Problem to work on: Please rewrite all the entries below, replacing "Poster" with "Print" and keeping everything else the same. Leave out the pictures.

Data for the task:
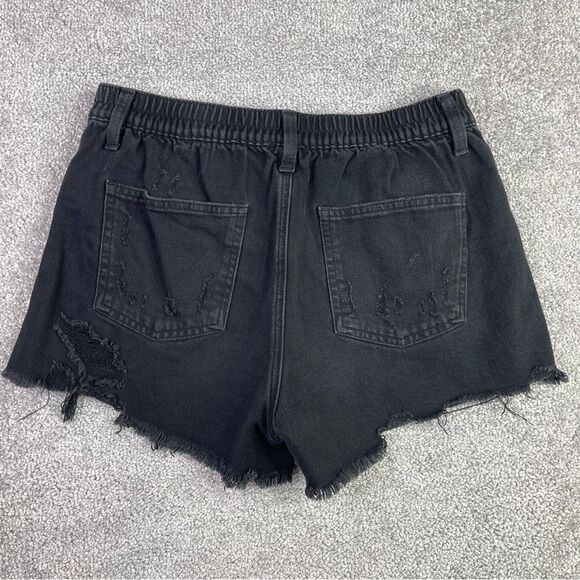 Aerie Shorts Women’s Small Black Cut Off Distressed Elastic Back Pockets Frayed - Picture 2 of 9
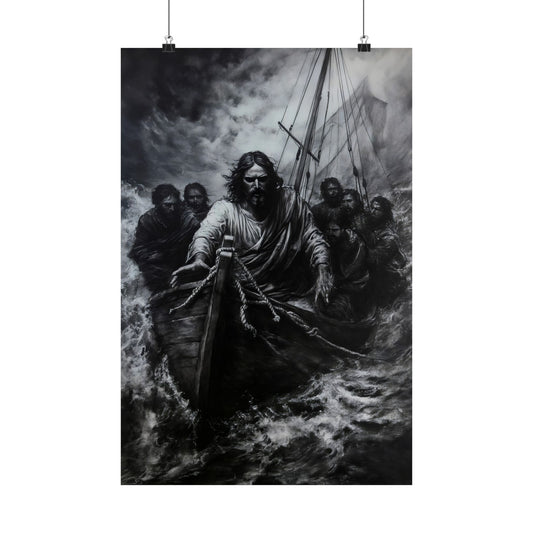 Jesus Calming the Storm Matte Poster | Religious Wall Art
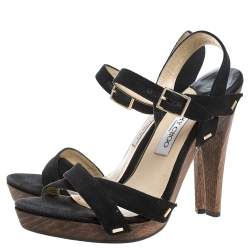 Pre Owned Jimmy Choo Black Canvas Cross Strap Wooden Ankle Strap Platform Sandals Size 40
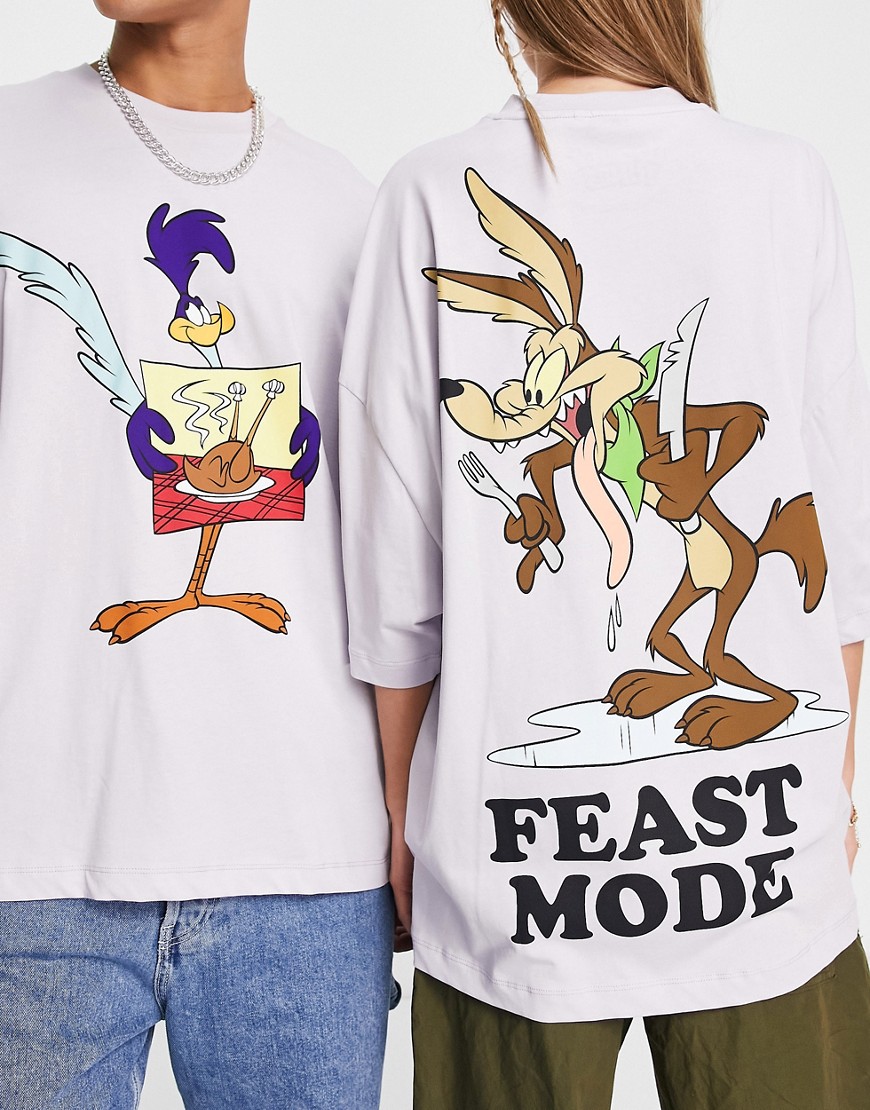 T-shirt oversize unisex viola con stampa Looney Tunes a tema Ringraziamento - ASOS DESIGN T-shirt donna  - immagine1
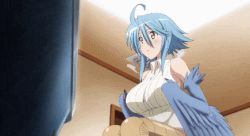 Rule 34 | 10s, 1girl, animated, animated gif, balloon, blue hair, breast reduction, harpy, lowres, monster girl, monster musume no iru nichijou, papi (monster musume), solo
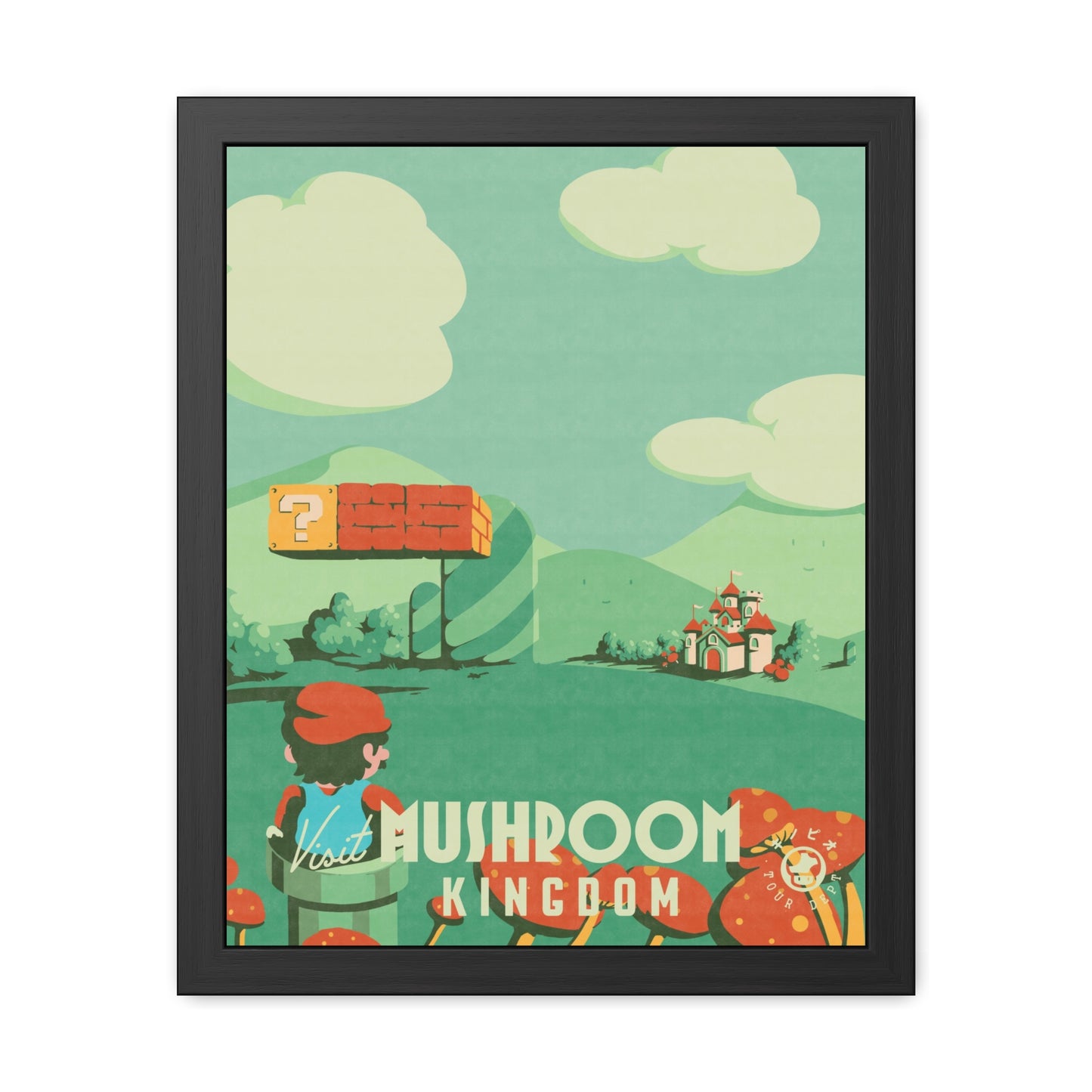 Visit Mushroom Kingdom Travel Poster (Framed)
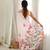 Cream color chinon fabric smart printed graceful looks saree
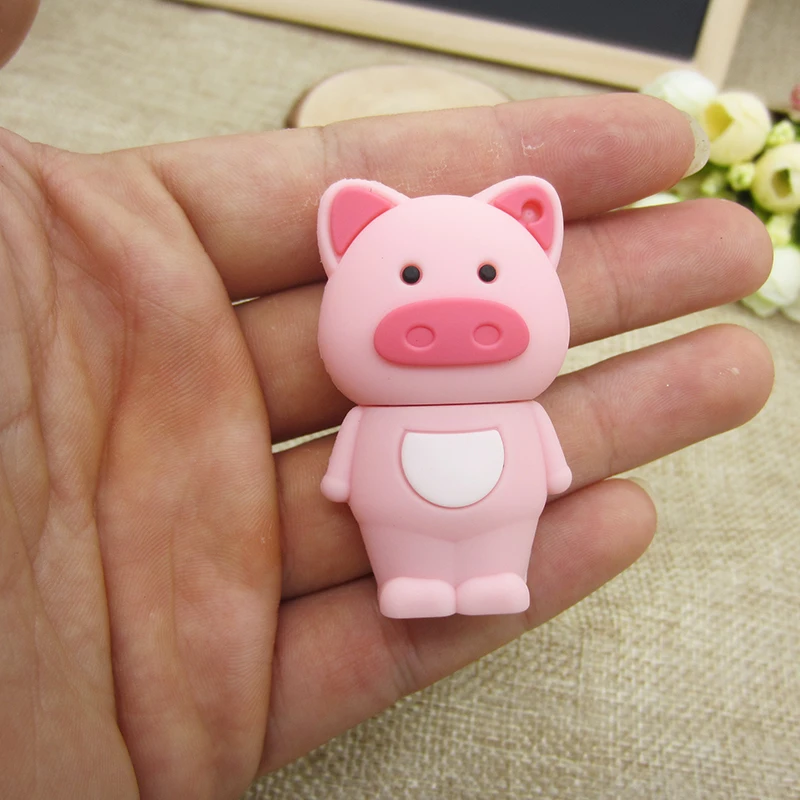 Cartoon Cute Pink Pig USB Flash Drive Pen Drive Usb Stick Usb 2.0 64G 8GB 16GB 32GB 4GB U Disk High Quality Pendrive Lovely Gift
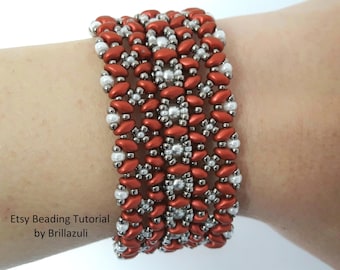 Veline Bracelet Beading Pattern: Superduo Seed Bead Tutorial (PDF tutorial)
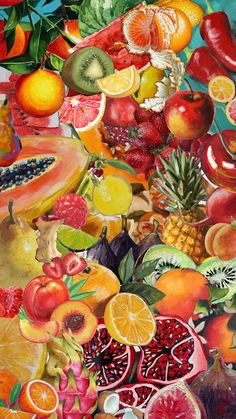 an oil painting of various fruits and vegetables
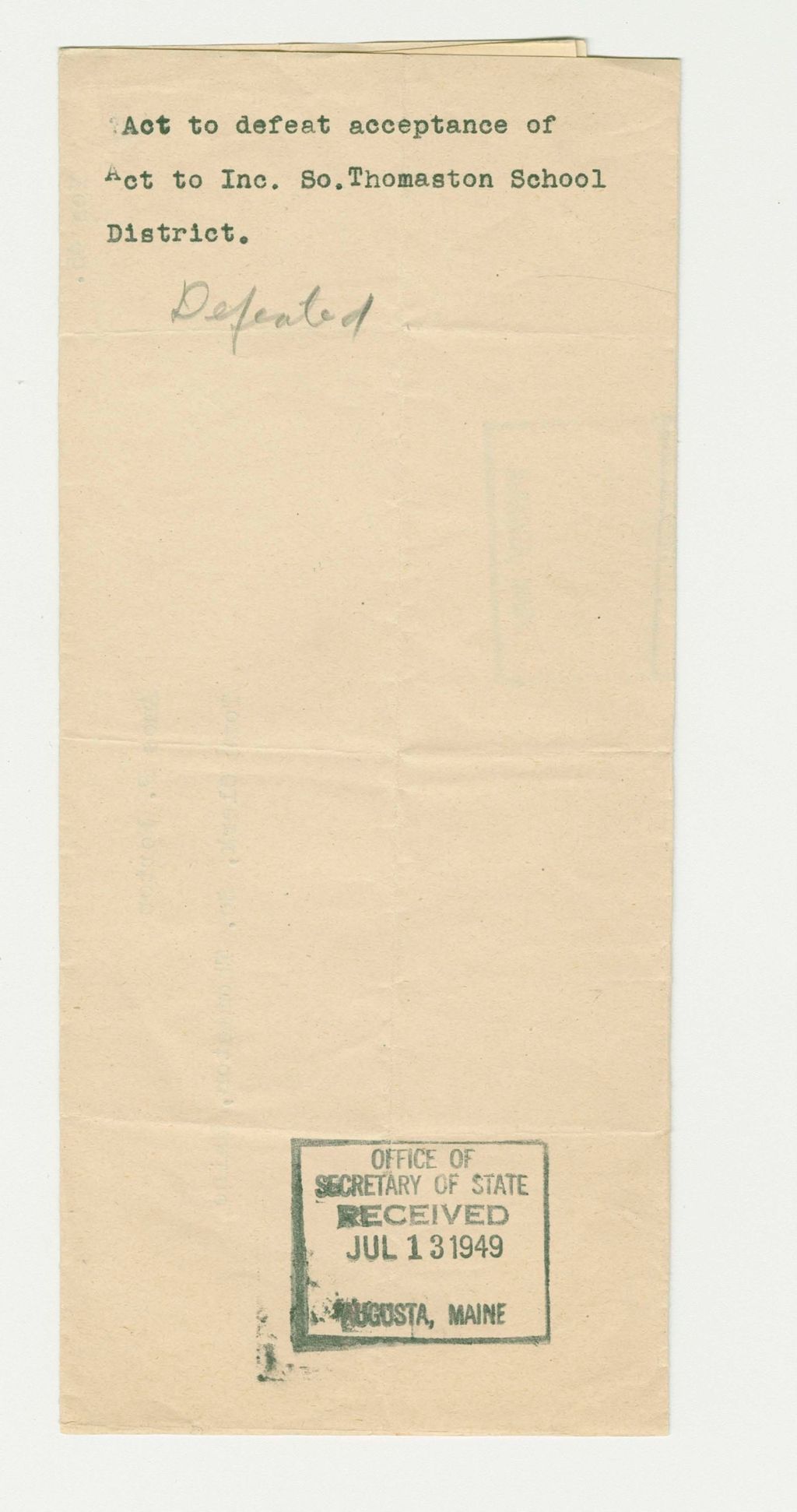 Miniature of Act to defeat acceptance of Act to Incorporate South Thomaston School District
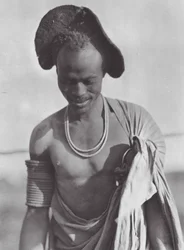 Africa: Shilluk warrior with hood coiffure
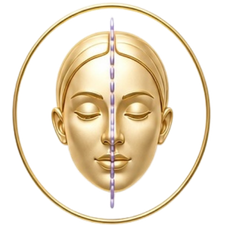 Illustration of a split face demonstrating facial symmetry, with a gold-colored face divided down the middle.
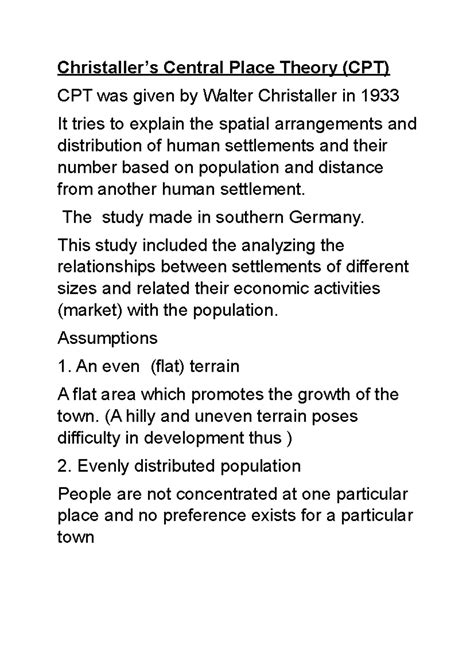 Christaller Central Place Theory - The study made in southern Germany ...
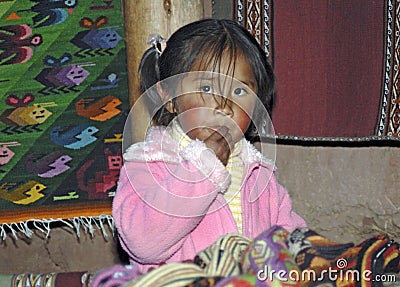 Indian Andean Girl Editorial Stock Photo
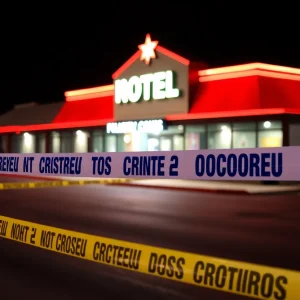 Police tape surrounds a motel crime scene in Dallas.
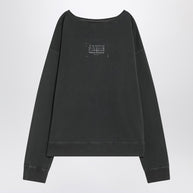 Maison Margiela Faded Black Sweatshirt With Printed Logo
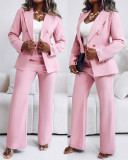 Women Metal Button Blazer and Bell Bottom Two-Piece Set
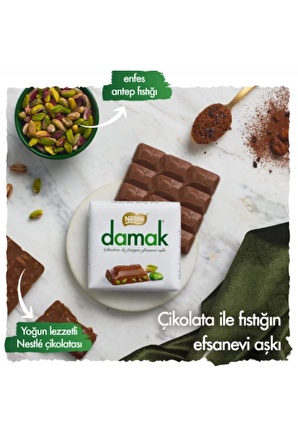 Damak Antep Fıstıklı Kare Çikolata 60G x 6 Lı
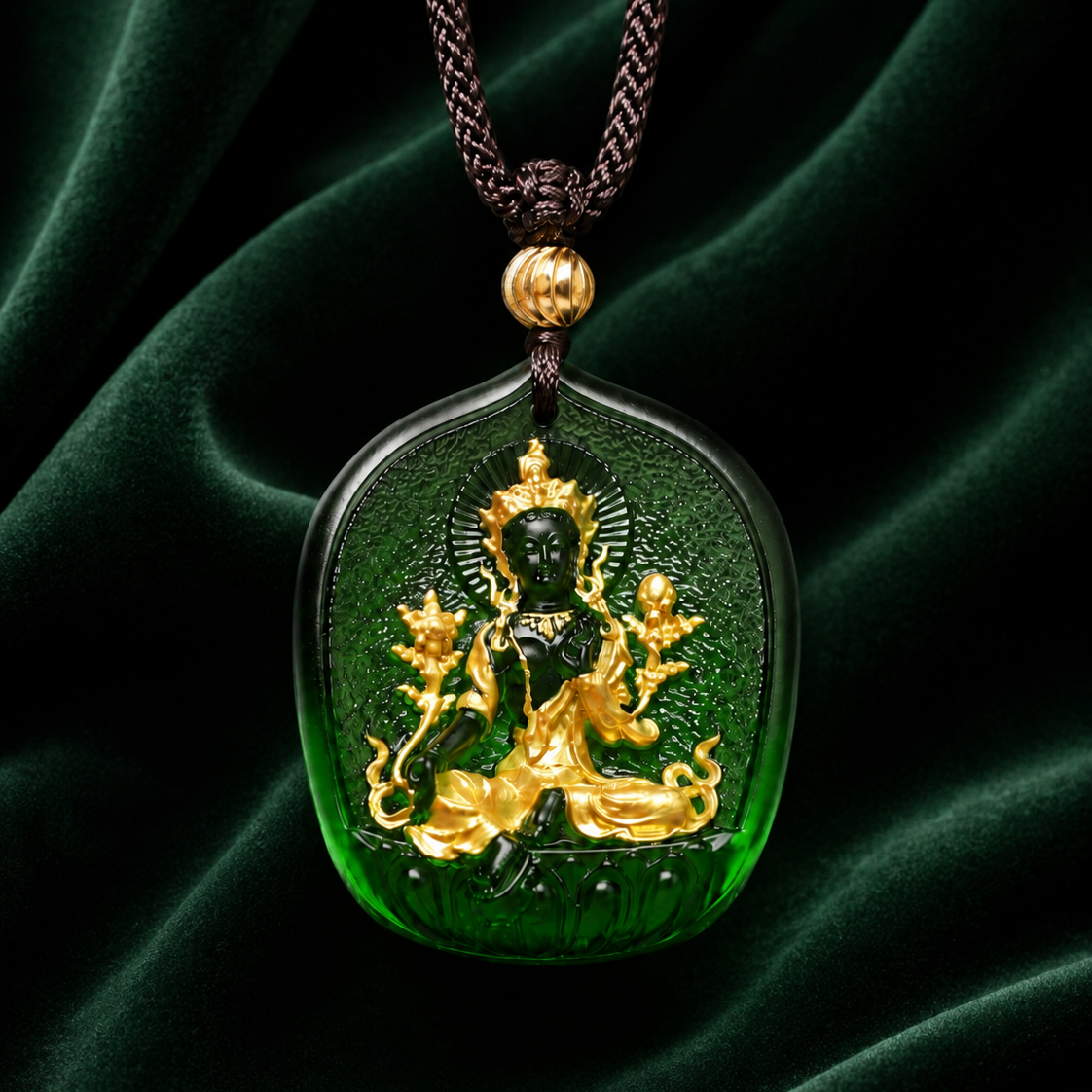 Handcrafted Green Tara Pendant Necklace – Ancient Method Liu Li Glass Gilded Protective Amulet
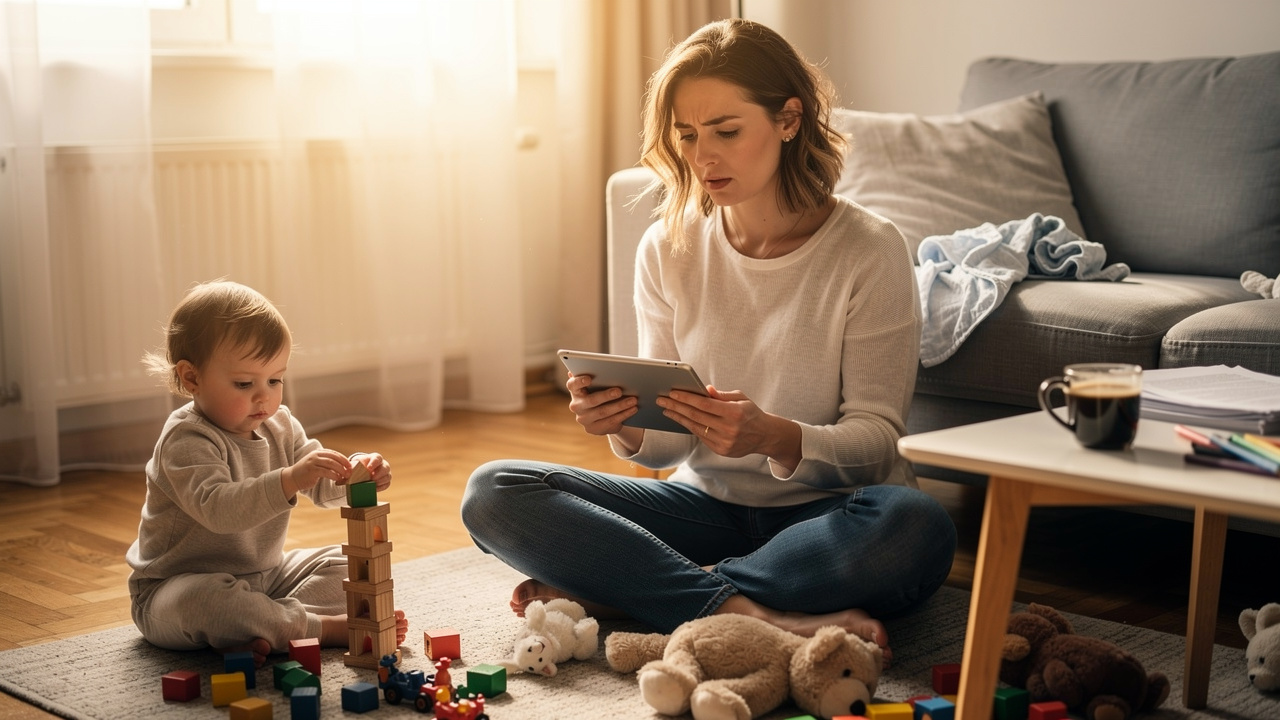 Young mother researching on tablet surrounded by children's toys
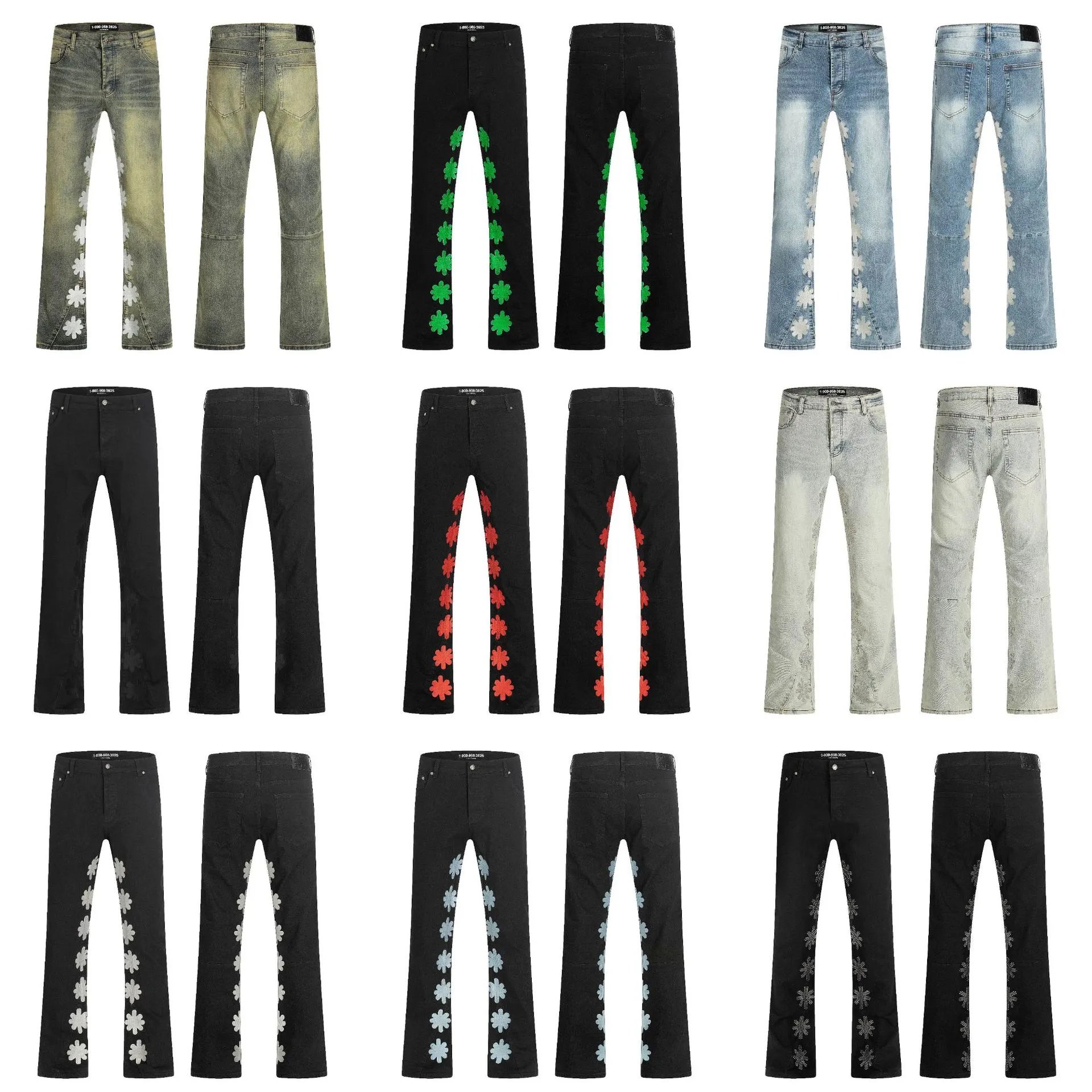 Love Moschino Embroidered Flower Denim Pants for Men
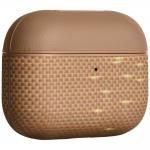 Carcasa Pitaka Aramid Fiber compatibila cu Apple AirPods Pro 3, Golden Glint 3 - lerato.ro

Finished task:
 Aerie Shorts Women’s Small Black Cut Off Distressed Elastic Back Pockets Frayed - Picture 2 of 9
 Jesus Calming the Storm Matte Print | Religious Wall Art
 Pre Owned Jimmy Choo Black Canvas Cross Strap Wooden Ankle Strap Platform Sandals Size 40
 T-shirt oversize unisex viola con stampa Looney Tunes a tema Ringraziamento - ASOS DESIGN T-shirt donna  - immagine1
 Rule 34 | 10s, 1girl, animated, animated gif, balloon, blue hair, breast reduction, harpy, lowres, monster girl, monster musume no iru nichijou, papi (monster musume), solo
 Visit Mushroom Kingdom Travel Print (Framed)
 Cream color chinon fabric smart printed graceful looks saree
 Cartoon Cute Pink Pig USB Flash Drive Pen Drive Usb Stick Usb 2.0 64G 8GB 16GB 32GB 4GB U Disk High Quality Pendrive Lovely Gift
 Veline Bracelet Beading Pattern: Superduo Seed Bead Tutorial (PDF tutorial)
 an oil painting of various fruits and vegetables
 Miniature of Act to defeat acceptance of Act to Incorporate South Thomaston School District
 Africa: Shilluk warrior with hood coiffure
 Illustration of a split face demonstrating facial symmetry, with a gold-colored face divided down the middle.
 Christaller Central Place Theory - The study made in southern Germany ...
 Indian Andean Girl Editorial Stock Photo
 Police tape surrounds a motel crime scene in Dallas.
 Maison Margiela Faded Black Sweatshirt With Printed Logo
 Women Metal Button Blazer and Bell Bottom Two-Piece Set
 Damak Antep Fıstıklı Kare Çikolata 60G x 6 Lı
 Handcrafted Green Tara Pendant Necklace – Ancient Method Liu Li Glass Gilded Protective Amulet
 Young mother researching on tablet surrounded by children's toys
 Love Moschino Embroidered Flower Denim Pants for Men
 Carcasa Pitaka Aramid Fiber compatibila cu Apple AirPods Pro 3, Golden Glint 3 - lerato.ro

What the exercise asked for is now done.